Nothing but the pictures should be dropped when the records are transcribed word for word.

● Extracted material
=== Section Start ===

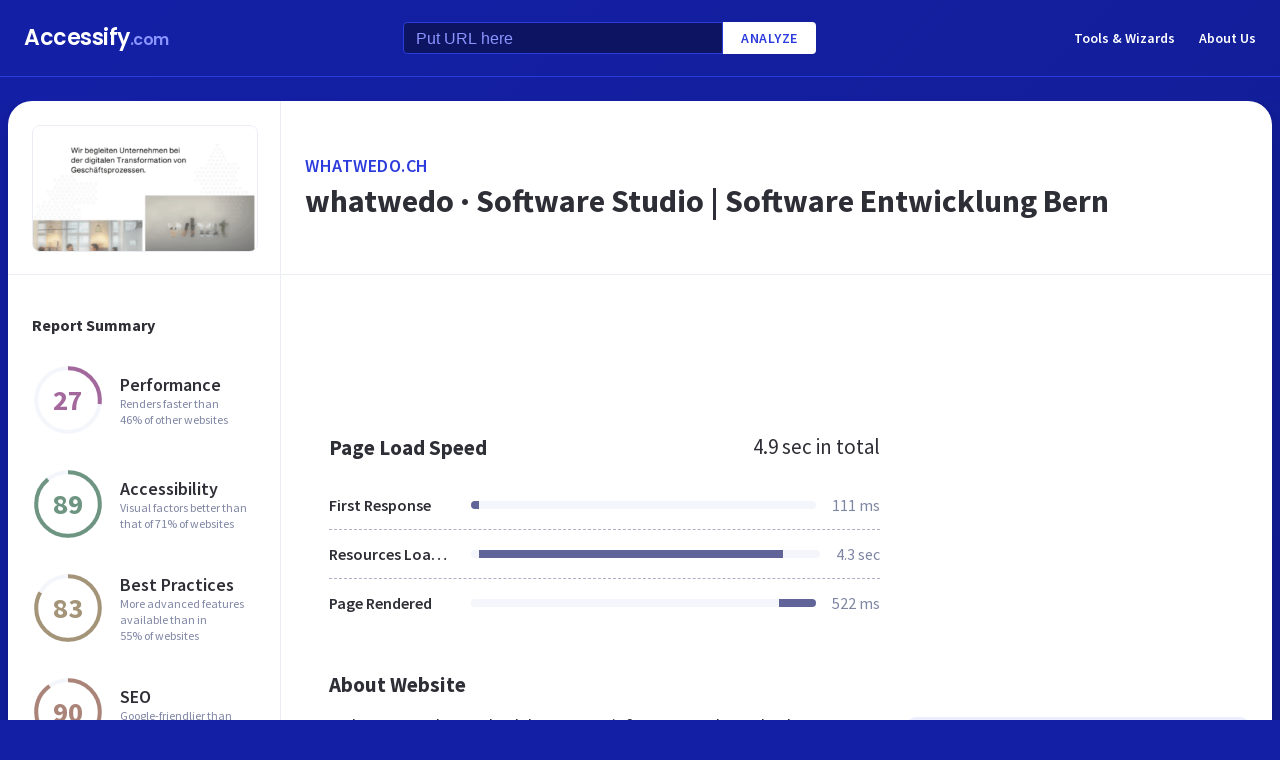

--- FILE ---
content_type: text/html; charset=utf-8
request_url: https://www.google.com/recaptcha/api2/aframe
body_size: 269
content:
<!DOCTYPE HTML><html><head><meta http-equiv="content-type" content="text/html; charset=UTF-8"></head><body><script nonce="hv8w8ZZvSok6nzkjvw733w">/** Anti-fraud and anti-abuse applications only. See google.com/recaptcha */ try{var clients={'sodar':'https://pagead2.googlesyndication.com/pagead/sodar?'};window.addEventListener("message",function(a){try{if(a.source===window.parent){var b=JSON.parse(a.data);var c=clients[b['id']];if(c){var d=document.createElement('img');d.src=c+b['params']+'&rc='+(localStorage.getItem("rc::a")?sessionStorage.getItem("rc::b"):"");window.document.body.appendChild(d);sessionStorage.setItem("rc::e",parseInt(sessionStorage.getItem("rc::e")||0)+1);localStorage.setItem("rc::h",'1769755802127');}}}catch(b){}});window.parent.postMessage("_grecaptcha_ready", "*");}catch(b){}</script></body></html>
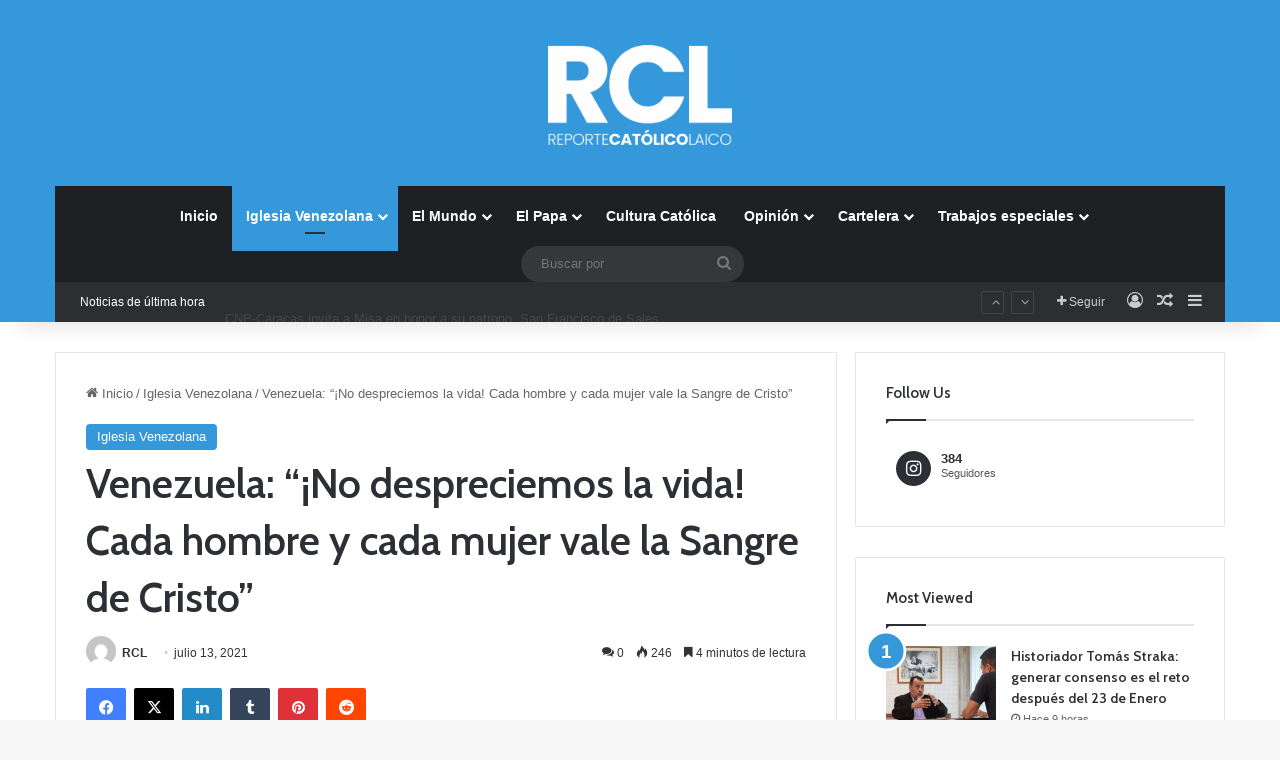

--- FILE ---
content_type: text/html; charset=utf-8
request_url: https://www.google.com/recaptcha/api2/aframe
body_size: 268
content:
<!DOCTYPE HTML><html><head><meta http-equiv="content-type" content="text/html; charset=UTF-8"></head><body><script nonce="7JYPsRUgkKGQ5Enyj7-DDg">/** Anti-fraud and anti-abuse applications only. See google.com/recaptcha */ try{var clients={'sodar':'https://pagead2.googlesyndication.com/pagead/sodar?'};window.addEventListener("message",function(a){try{if(a.source===window.parent){var b=JSON.parse(a.data);var c=clients[b['id']];if(c){var d=document.createElement('img');d.src=c+b['params']+'&rc='+(localStorage.getItem("rc::a")?sessionStorage.getItem("rc::b"):"");window.document.body.appendChild(d);sessionStorage.setItem("rc::e",parseInt(sessionStorage.getItem("rc::e")||0)+1);localStorage.setItem("rc::h",'1769201281898');}}}catch(b){}});window.parent.postMessage("_grecaptcha_ready", "*");}catch(b){}</script></body></html>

=== Section End ===

● Output
--- FILE ---
content_type: text/html; charset=utf-8
request_url: https://www.google.com/recaptcha/api2/aframe
body_size: 269
content:
<!DOCTYPE HTML><html><head><meta http-equiv="content-type" content="text/html; charset=UTF-8"></head><body><script nonce="hv8w8ZZvSok6nzkjvw733w">/** Anti-fraud and anti-abuse applications only. See google.com/recaptcha */ try{var clients={'sodar':'https://pagead2.googlesyndication.com/pagead/sodar?'};window.addEventListener("message",function(a){try{if(a.source===window.parent){var b=JSON.parse(a.data);var c=clients[b['id']];if(c){var d=document.createElement('img');d.src=c+b['params']+'&rc='+(localStorage.getItem("rc::a")?sessionStorage.getItem("rc::b"):"");window.document.body.appendChild(d);sessionStorage.setItem("rc::e",parseInt(sessionStorage.getItem("rc::e")||0)+1);localStorage.setItem("rc::h",'1769755802127');}}}catch(b){}});window.parent.postMessage("_grecaptcha_ready", "*");}catch(b){}</script></body></html>

--- FILE ---
content_type: text/html; charset=utf-8
request_url: https://www.google.com/recaptcha/api2/aframe
body_size: 268
content:
<!DOCTYPE HTML><html><head><meta http-equiv="content-type" content="text/html; charset=UTF-8"></head><body><script nonce="7JYPsRUgkKGQ5Enyj7-DDg">/** Anti-fraud and anti-abuse applications only. See google.com/recaptcha */ try{var clients={'sodar':'https://pagead2.googlesyndication.com/pagead/sodar?'};window.addEventListener("message",function(a){try{if(a.source===window.parent){var b=JSON.parse(a.data);var c=clients[b['id']];if(c){var d=document.createElement('img');d.src=c+b['params']+'&rc='+(localStorage.getItem("rc::a")?sessionStorage.getItem("rc::b"):"");window.document.body.appendChild(d);sessionStorage.setItem("rc::e",parseInt(sessionStorage.getItem("rc::e")||0)+1);localStorage.setItem("rc::h",'1769201281898');}}}catch(b){}});window.parent.postMessage("_grecaptcha_ready", "*");}catch(b){}</script></body></html>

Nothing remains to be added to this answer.